* **Отрывок текста**

= = =

Вернуться к И.В. Белозерский. Белозерская-Булгакова Л.Е. Воспоминания

Ханенкле

Ранняя весна 1923 года. Что-то я очень похудела, побледнела и присмирела. Василевский предложил мне поехать куда-нибудь на природу, подышать не городским, а вольным воздухом. Кто-то из обитателей пансиона рассказал о небольшом курорте в Харце и даже указал отель, в котором только что сам там отдыхал. Мы позвонили по телефону, и приятный женский голос сказал: «Приезжайте».

Д-цуг (D-Zug) — скорый поезд — быстро домчал меня до ближайшей к курорту станции, а уже автобус привез в Ханенкле.

Харц — или точнее Верхний Харц (Ober Harz) — сплошной хвойный лес, прорезанный небольшими горами, на которых попадаются старинные замки, такие, как, например, Веркигероде. Все живописно: висячие мосты, сторожевые башни, арки, донжоны. Полный простор средневековому воображению.

Там же, в Харце, и воспетая Гете гора Брокен, где собирается нечистая сила и происходит Вальпургиева ночь.

Как-то не вяжется дьявольская оргия с лесами Харца, такими ухоженными: все деревья пересчитаны и каждое (каждое!) опоясано особым составом от муравьев. Тут уж не до оргии!

Часто в отель заглядывает молодой лесничий. Он в хорошо сшитой зеленой форме, в шляпе с «помазком» — смешно торчащей кисточкой, какую носят в тирольских горах, а многих немцев можно встретить в подобной шляпе и на берлинских улицах.

С радостным чувством вспоминаю я Ханенкле: в первую очередь надо отдать должное гостеприимству хозяина отеля, болгарину Калевичу, женатому на немке.

Он красив, весел, непосредственен. Не успела я войти в отведенную мне комнату, как он пришел узнать, довольна ли я, и с балкона крикнул вниз мальчику-груму, выходящему к автобусу, чтобы подносить вещи приезжающих: «Снимай, снимай форму, уже можно — все приехали!» Я улыбнулась. Он с балкона: «Покрасовался, и будет!» Я засмеялась, засмеялся и мальчик внизу.

Я поняла, что попала туда, куда надо.

= = =

* **Записи**
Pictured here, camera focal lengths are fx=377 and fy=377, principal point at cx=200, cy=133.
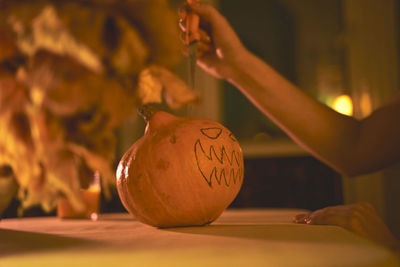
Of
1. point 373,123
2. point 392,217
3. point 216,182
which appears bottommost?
point 392,217

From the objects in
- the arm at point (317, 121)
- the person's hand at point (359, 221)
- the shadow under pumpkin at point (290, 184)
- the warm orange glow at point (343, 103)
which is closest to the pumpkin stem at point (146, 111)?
the person's hand at point (359, 221)

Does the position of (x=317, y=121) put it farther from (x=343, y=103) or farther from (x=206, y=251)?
(x=343, y=103)

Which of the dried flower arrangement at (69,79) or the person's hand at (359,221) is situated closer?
the dried flower arrangement at (69,79)

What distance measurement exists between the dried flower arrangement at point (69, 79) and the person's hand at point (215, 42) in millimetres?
478

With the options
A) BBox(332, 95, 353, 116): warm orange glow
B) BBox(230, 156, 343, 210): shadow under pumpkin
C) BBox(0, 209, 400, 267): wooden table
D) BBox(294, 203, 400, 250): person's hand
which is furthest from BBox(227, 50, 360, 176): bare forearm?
BBox(332, 95, 353, 116): warm orange glow

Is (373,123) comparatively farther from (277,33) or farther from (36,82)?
(277,33)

= = =

* **Задание A**
Ответьте по воспоминаниям о Ханенкле:
(i) Кто предложил поехать на природу?
(ii) Чем опоясано каждое дерево в лесах Харца?
(iii) Кто по происхождению хозяин отеля и на ком он женат?
* **Задание B**
Продолжите воспоминания о Ханенкле после их последней фразы.

* **Ответ A**
(i) Василевский.
(ii) Особым составом от муравьев.
(iii) Болгарин Калевич, женат на немке.

* **Ответ B**
Первые два дня я осматривалась, наблюдала. Публики немного: какое-то высокомерное семейство — две дамы и высокий мужчина военного образца. Они держатся подчеркнуто обособленно.

Все встречаются в столовой, уютной большой комнате ресторанного типа, с хорошо сервированными столиками. Здесь царит метрдотель, очень представительный мужчина, правая рука хозяина и его нянька. В этом мы не раз убедимся. На третий день он подошел ко мне и спросил, не соглашусь ли я принять участие в поездке в Клаусталь — там горная академия, известная всей стране.

Я, конечно, согласилась. Меня посадили в высокий экипаж, слегка напоминающий чичиковскую бричку, запряженную парой лошадей.

Горную академию, о которой с гордостью рассказывал Калевич (он здесь учился), не помню, но зато помню ресторан, где подавали вкусное пиво и «татарские бифштексы» — бутерброды с сырым, провернутым и здорово наперченным мясом. И с пивом получалось хорошо.

В прогулке приняла участие чета норвежцев. Он — пожилой морской капитан. Седой, розовый, добродушный, синеглазый, к тому же хороший танцор. Она — некрасивая, очень приятная женщина, нисколько не мешающая ни нам, ни мужу, не нарушающая общего ансамбля. Еще Кэте. Хорошенькая, кокетливая девушка из Дюссельдорфа со своим возлюбленным, ничем не примечательным молодым человеком, как говорят, — с большими деньгами.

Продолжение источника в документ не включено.